State PBM Bans Would Devastate Pharmacy Access

State legislators across the country are addressing healthcare costs as a top priority during this legislative session.  While making healthcare more affordable is a worthy goal, several bills that have been introduced claiming to lower healthcare costs would instead increase costs, reduce access to prescription drugs, and cause the loss of thousands of jobs.

Since the beginning of 2026, lawmakers in Louisiana, Oklahoma, and Tennessee have considered bills that would prohibit pharmaceutical chains that own a pharmacy benefit manager (PBM) from operating in the state. If these bills are signed into law, there would be fewer pharmacies especially in rural communities, job losses, the elimination of mail-order prescriptions which are critical to seniors and veterans, and less access to specialty drugs that are essential for many serious conditions.

PBMs serve a critical role in reducing the cost of pharmaceutical medicine for patients by negotiating lower prices on behalf of large groups.  Today, PBMs administer plans for more than 289 million patients nationwide and save payers and patients an average of $1,154 per person per year.  PBMs use various tools like rebates, pharmacy networks, drug utilization review, formularies, specialty pharmacies, mail-order pharmacies, and audits to drive down drug costs, improve quality, increase patient medication adherence, and prevent fraud.  PBMs require pharmacies to compete on price, thus lowering costs for patients and for the various sponsors they serve including businesses, unions, state and local governments, associations, and other organizations that provide health insurance to their employees and members.

The Tennessee legislation would force more than 125 brick and mortar pharmacy locations to close across the state, and would eliminate cost-saving mail order and specialty pharmacy options for employers.  Independent pharmacies lack the logistical ability or expertise to handle the storage and transportation that some specialty medications require.  This would put patients who rely on specialty medications at risk of losing access to the medications they need.  These bills would also put thousands of job losses, push pharmacy providers out of the states, and put business owners at a competitive disadvantage by restricting the benefits they would be able to offer their employees.

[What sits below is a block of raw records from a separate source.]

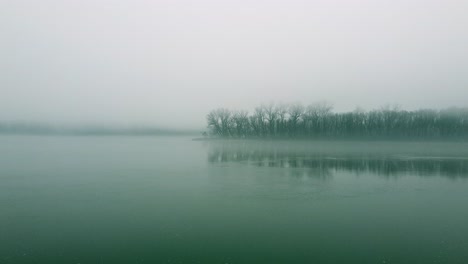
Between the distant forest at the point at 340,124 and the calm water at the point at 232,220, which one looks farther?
the distant forest at the point at 340,124

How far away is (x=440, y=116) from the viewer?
235 ft

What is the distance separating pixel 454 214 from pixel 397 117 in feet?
224

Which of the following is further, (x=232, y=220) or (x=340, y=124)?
(x=340, y=124)

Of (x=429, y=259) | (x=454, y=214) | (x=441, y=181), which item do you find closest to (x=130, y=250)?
(x=429, y=259)

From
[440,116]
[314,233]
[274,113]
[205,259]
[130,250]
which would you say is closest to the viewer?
[205,259]

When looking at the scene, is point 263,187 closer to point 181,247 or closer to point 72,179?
point 181,247

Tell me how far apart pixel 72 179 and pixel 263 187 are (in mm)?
10251

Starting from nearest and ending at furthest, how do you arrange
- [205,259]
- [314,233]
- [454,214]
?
[205,259]
[314,233]
[454,214]

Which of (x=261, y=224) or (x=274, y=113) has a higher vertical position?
(x=274, y=113)

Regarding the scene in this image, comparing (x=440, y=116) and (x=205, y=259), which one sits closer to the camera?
(x=205, y=259)

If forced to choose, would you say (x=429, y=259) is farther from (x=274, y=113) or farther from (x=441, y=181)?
(x=274, y=113)

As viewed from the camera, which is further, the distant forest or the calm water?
the distant forest

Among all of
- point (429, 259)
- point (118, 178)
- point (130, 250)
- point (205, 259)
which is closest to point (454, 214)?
point (429, 259)

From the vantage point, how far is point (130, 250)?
7.61m
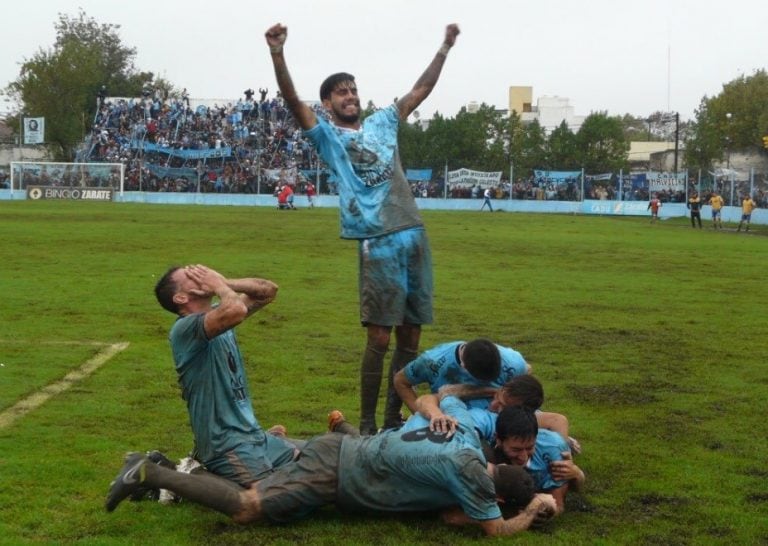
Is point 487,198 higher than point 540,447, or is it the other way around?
point 487,198

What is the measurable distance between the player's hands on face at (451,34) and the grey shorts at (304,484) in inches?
130

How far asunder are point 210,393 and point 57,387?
11.4 ft

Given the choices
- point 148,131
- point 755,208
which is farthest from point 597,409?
point 148,131

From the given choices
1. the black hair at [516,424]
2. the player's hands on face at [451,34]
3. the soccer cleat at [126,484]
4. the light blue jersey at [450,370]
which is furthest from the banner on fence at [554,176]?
the soccer cleat at [126,484]

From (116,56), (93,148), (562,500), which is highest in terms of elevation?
(116,56)

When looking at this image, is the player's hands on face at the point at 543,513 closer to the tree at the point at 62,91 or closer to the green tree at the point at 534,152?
the green tree at the point at 534,152

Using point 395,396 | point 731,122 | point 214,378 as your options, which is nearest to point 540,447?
point 395,396

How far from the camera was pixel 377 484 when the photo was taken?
5.41m

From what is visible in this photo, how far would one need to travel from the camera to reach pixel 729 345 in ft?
38.5

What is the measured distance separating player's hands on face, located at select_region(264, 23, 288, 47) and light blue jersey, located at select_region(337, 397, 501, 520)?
2.44 meters

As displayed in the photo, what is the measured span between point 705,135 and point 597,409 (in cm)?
6750

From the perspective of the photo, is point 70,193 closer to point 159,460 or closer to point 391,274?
point 391,274

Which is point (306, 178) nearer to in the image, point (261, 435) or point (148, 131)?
point (148, 131)

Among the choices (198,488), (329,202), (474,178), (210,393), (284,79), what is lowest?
(198,488)
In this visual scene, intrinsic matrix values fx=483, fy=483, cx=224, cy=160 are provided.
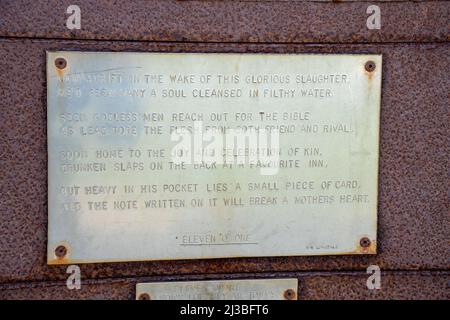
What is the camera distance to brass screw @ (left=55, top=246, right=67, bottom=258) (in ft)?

There are also significant legal challenges under the Commerce Clause and the impact on TRICARE, which covers members of the armed services.  The nation’s veterans rely on the Department of Veterans Affairs’ mail order prescription drug program, which happens to be a PBM.  In 2025, Arkansas lawmakers passed and the governor signed into law similar legislation that would ban a PBM from owning or operating a pharmacy in the state.  On July 28, 2025, the United States District Court for the Eastern District of Arkansas issued an order enjoining enforcement of the law.  If lawmakers in other states follow Arkansas’ example, they will likely run into a similar legal fate, making the legislative efforts not only bad policy but also a waste of the taxpayers’ money.

Legislators are right to be concerned about the cost of healthcare.  However, legislation to ban a PBM from owning or operating a pharmacy in any state would have a devastating impact on pharmacy access and prescription drug costs, and these bills should be rejected.